--- Start Records shown ---

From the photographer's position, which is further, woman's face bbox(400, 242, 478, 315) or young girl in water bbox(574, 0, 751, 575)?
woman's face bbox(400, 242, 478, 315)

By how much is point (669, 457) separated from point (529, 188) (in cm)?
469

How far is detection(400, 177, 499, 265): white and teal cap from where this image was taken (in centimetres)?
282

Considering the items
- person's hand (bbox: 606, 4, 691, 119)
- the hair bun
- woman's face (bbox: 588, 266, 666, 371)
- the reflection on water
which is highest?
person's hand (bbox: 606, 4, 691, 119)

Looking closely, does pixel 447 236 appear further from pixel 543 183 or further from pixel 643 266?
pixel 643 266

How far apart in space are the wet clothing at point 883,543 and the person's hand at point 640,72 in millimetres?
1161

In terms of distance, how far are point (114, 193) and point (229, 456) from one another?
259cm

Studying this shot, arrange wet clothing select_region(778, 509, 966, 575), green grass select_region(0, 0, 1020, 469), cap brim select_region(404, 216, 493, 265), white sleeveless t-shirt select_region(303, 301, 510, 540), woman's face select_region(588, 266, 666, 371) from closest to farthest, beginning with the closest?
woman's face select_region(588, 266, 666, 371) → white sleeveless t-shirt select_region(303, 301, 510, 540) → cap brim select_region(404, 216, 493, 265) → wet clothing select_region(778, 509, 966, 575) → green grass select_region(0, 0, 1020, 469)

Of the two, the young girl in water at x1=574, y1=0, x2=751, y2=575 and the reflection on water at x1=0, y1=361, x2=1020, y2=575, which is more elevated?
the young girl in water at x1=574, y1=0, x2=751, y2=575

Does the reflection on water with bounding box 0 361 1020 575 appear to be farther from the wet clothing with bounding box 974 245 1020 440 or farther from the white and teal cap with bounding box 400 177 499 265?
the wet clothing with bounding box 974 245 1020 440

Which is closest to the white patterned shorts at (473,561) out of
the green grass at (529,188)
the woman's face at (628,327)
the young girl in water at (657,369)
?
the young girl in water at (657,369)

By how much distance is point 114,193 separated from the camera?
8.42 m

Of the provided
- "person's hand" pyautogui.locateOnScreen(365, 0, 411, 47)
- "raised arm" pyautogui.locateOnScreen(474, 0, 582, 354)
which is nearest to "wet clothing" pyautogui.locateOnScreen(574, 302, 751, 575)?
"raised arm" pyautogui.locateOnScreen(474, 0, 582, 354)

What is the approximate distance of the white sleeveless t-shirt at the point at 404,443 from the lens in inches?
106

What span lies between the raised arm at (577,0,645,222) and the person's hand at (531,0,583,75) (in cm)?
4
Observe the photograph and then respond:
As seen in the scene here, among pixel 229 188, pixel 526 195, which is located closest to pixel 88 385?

--- End Records shown ---

● **Objective**
Reproduce every entry above verbatim.

● **Written answer**
From the photographer's position, which is further, woman's face bbox(400, 242, 478, 315) or young girl in water bbox(574, 0, 751, 575)?
woman's face bbox(400, 242, 478, 315)

By how much is point (669, 457) separated from point (529, 188) (in cm)?
469

How far is detection(400, 177, 499, 265): white and teal cap from where this image was taken (in centimetres)?
282

Considering the items
- person's hand (bbox: 606, 4, 691, 119)
- the hair bun
- woman's face (bbox: 588, 266, 666, 371)
- the reflection on water
which is highest?
person's hand (bbox: 606, 4, 691, 119)

Looking closely, does pixel 447 236 appear further from pixel 543 183 or further from pixel 643 266?
pixel 643 266

How far apart in space are the wet clothing at point 883,543 and the person's hand at point 640,72 in millimetres?
1161

In terms of distance, how far are point (114, 193) and point (229, 456) from one another?
259cm

Studying this shot, arrange wet clothing select_region(778, 509, 966, 575), green grass select_region(0, 0, 1020, 469), cap brim select_region(404, 216, 493, 265), white sleeveless t-shirt select_region(303, 301, 510, 540), woman's face select_region(588, 266, 666, 371) from closest to farthest, beginning with the closest?
woman's face select_region(588, 266, 666, 371) → white sleeveless t-shirt select_region(303, 301, 510, 540) → cap brim select_region(404, 216, 493, 265) → wet clothing select_region(778, 509, 966, 575) → green grass select_region(0, 0, 1020, 469)

Of the two, the young girl in water at x1=574, y1=0, x2=751, y2=575 and the reflection on water at x1=0, y1=361, x2=1020, y2=575, which is more elevated?
the young girl in water at x1=574, y1=0, x2=751, y2=575

Does the reflection on water with bounding box 0 361 1020 575 appear to be farther from the wet clothing with bounding box 974 245 1020 440 or farther from the white and teal cap with bounding box 400 177 499 265?
the wet clothing with bounding box 974 245 1020 440

Which is closest to the white patterned shorts at (473,561) out of
the green grass at (529,188)
the woman's face at (628,327)
the young girl in water at (657,369)
?
the young girl in water at (657,369)

By how much distance is point 114,193 separated from the camera?
8.42 m

Of the provided
- "person's hand" pyautogui.locateOnScreen(365, 0, 411, 47)
- "raised arm" pyautogui.locateOnScreen(474, 0, 582, 354)
which is nearest to "wet clothing" pyautogui.locateOnScreen(574, 302, 751, 575)?
"raised arm" pyautogui.locateOnScreen(474, 0, 582, 354)

What is the approximate distance of the white sleeveless t-shirt at the point at 404,443 from the lens in inches?
106

What span lies between the raised arm at (577,0,645,222) and the person's hand at (531,0,583,75) (in cm)?
4
Observe the photograph and then respond:
As seen in the scene here, among pixel 229 188, pixel 526 195, which is located closest to pixel 88 385?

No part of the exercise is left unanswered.